Technology and Evaluation Redux
This CNN article posted on Naked Capitalism indicates that students who multi-task using technology have difficulty relating to classmates… and I can see technophobic teachers seizing on this kind of finding as evidence that using technology is counterproductive. From my perspective, this is further evidence of the need to change the current format of schooling. There is no explicit instruction in schooling on how to get along with each other, how to engage in dialogue, how to interact effectively in a group setting. Why? Because we are so focussed on determining how well each individual is performing in isolation… Indeed, when students DO interact with each other to help solve a problem it is called “cheating”.

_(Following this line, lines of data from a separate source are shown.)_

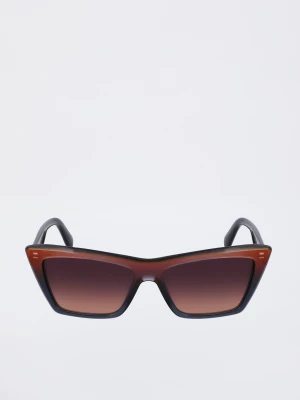 Liu Jo Two-tone Cat-eye Sunglasses LIUJO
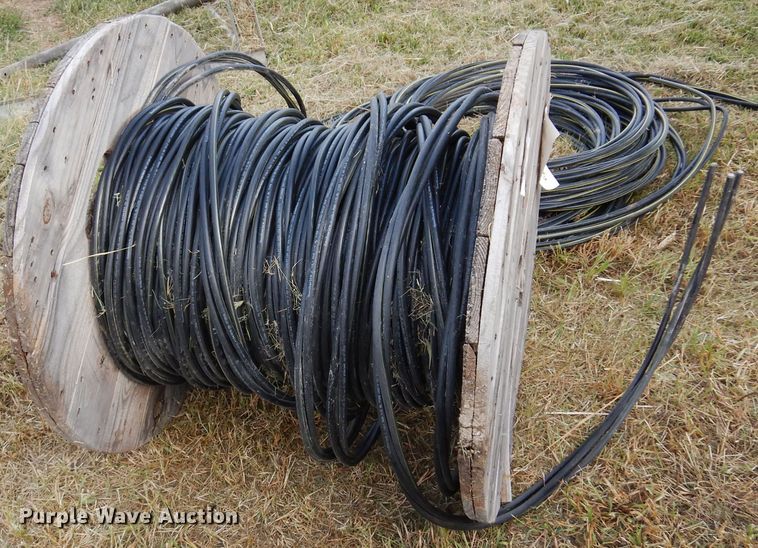 image for item JT9516 1/0 underground service entrance cable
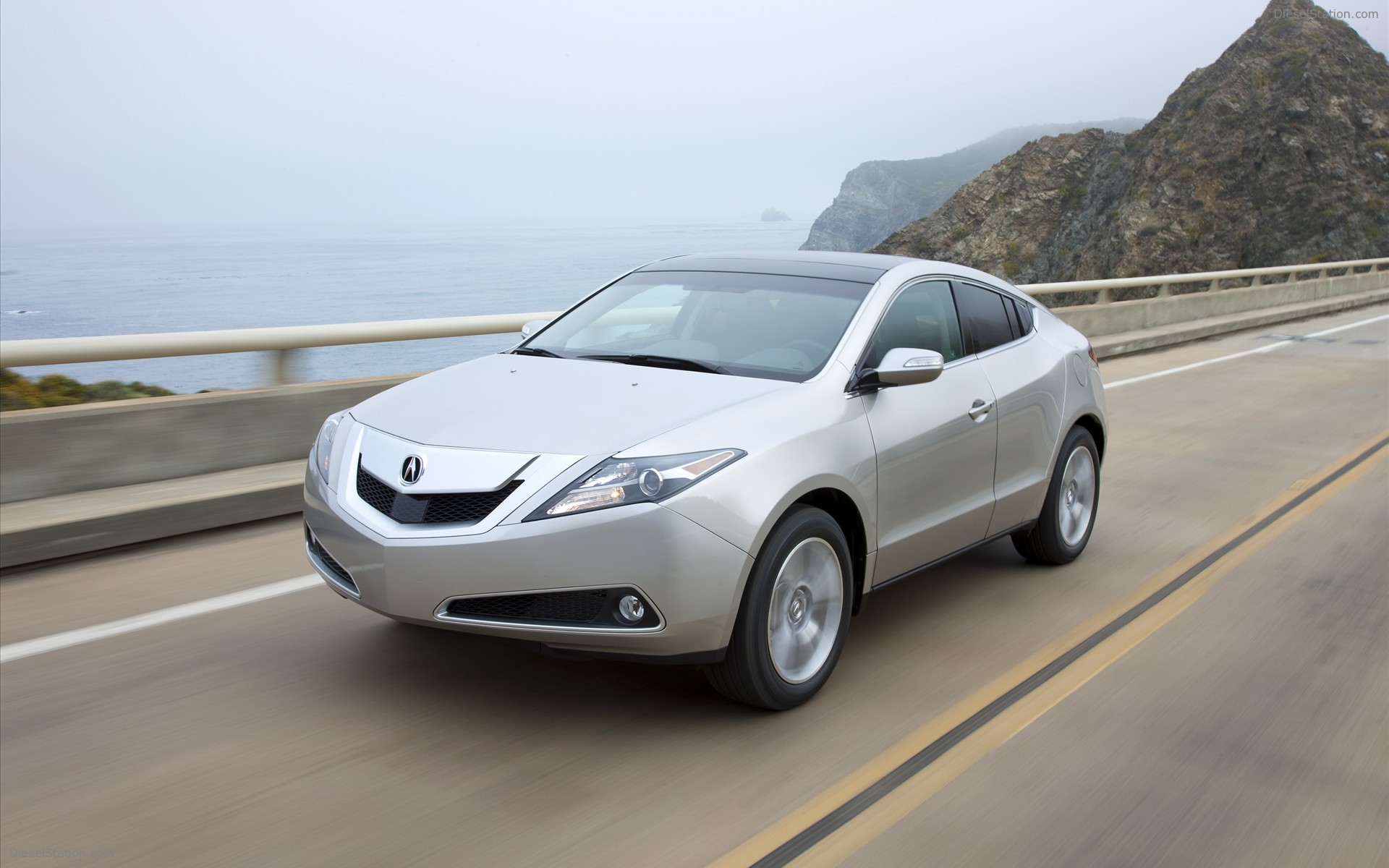 Acura ZDX(2010)
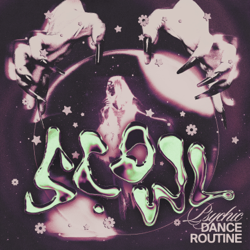 Psychic Dance Routine - EP - Scowl Cover Art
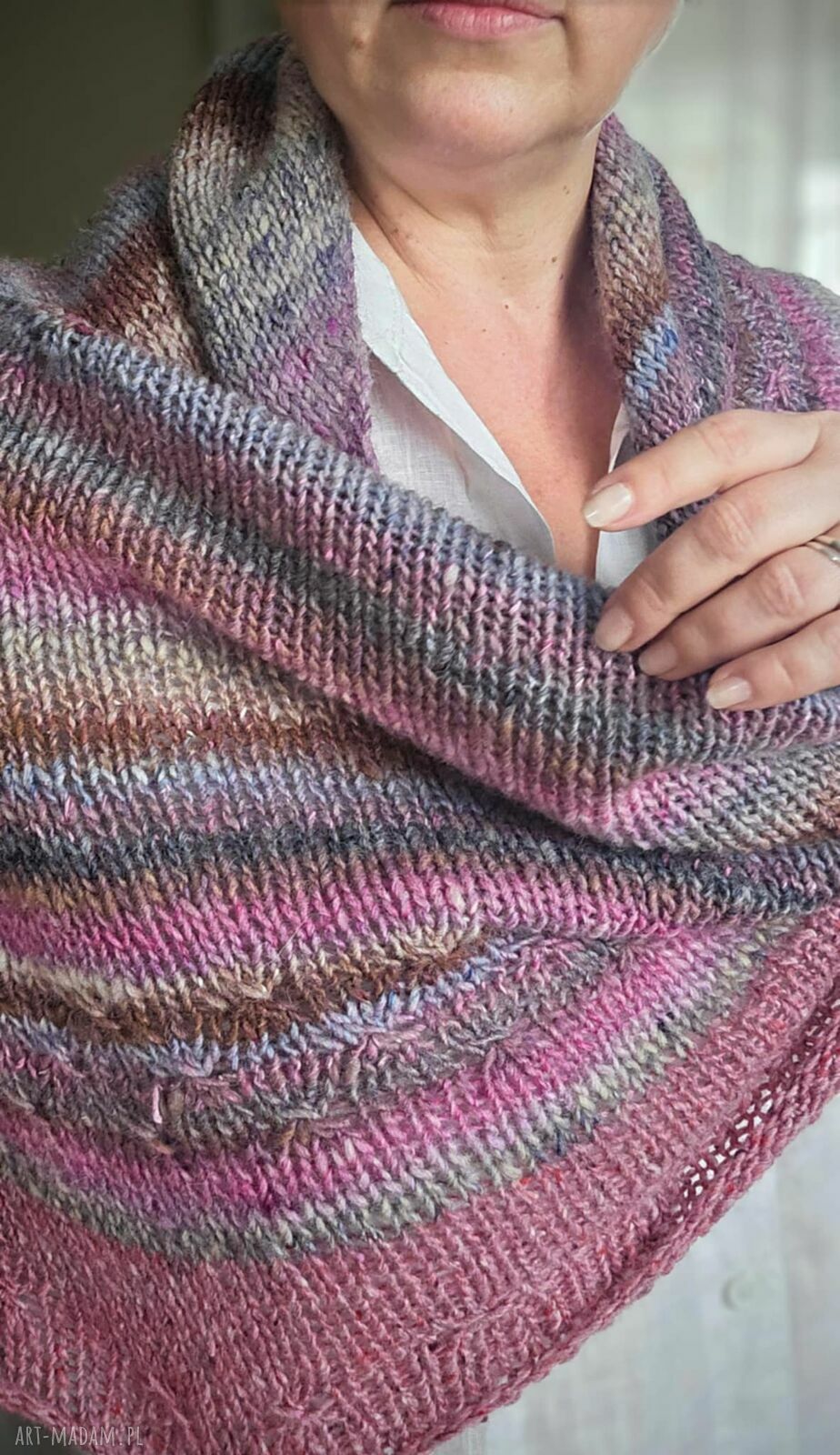 dodatki: Chusta Rittou Ręcznie robione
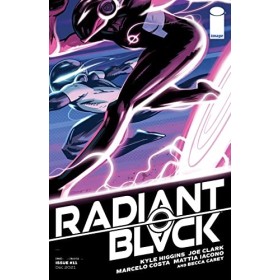 Radiant Black 11 English Edition 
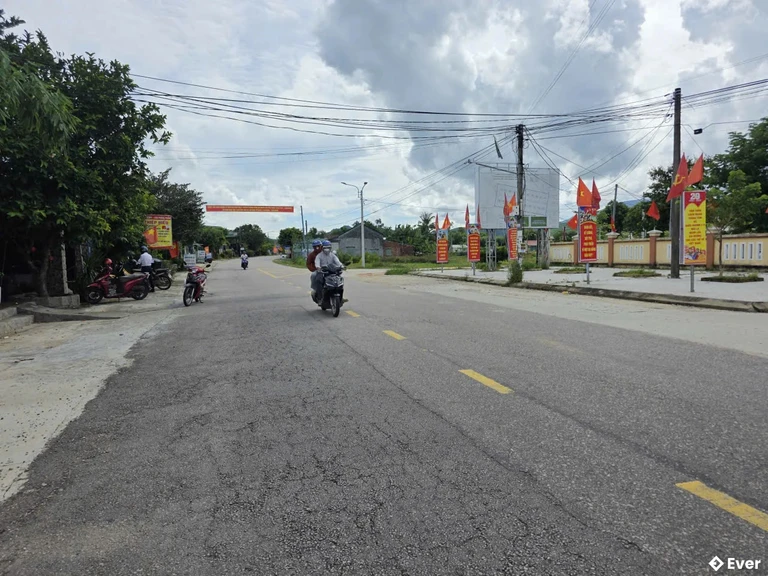 Hạ tầng đồng bộ, nền tảng cho Quế Sơn Trung, thành phố Đà Nẵng phát triển bền vững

ASCD’s blog featured a link to this update on School of One, whose founders have learned that HOW teachers interact with students is as crucial a variable as how teachers use technology. I love the url’s main descriptor: “mind shift”… that’s what’s needed to get technology used effectively in schools.
Three LA teachers wrote an op-ed article for the LA Times advocating an overhaul to the evaluation system in place. I completely agree with the five elements they want to serve as the basis for evaluation: reliable data (more than three years’ worth from a test specifically designed for the purpose of evaluation); student progress (as opposed to absolute scores); student accountability (the students need to have a stake in whatever assessment is used to gauge teacher performance); support in the form of appropriate staff development; and confidentiality (as opposed to the reprehensible publishing of scores done by the LATimes this past year. This part of the article was particularly on point:
An evaluation system for L.A. Unified must take advantage of all that has been learned; it should use multiple measures, including classroom observations by competent, trained administrators; classroom visits by content-area experts; carefully designed student input; and test data.
These are perfectly reasonable… but probably will be rejected because they cost too much (too many administrators will be needed) and take too long to put in place (developing the tests, field-testing them, and getting three years of data will take longer than any politician’s election cycle).
Meanwhile, many principals across the country are on record opposing the new teacher evaluation plans being implemented in response to Race to the Top. The plans are described as “untested” and “burdensome” and result in “20 times more work” than the existing formats… but they DO hold the teachers accountable: at least the 21% of the teachers who can be measured using standardized achievement tests!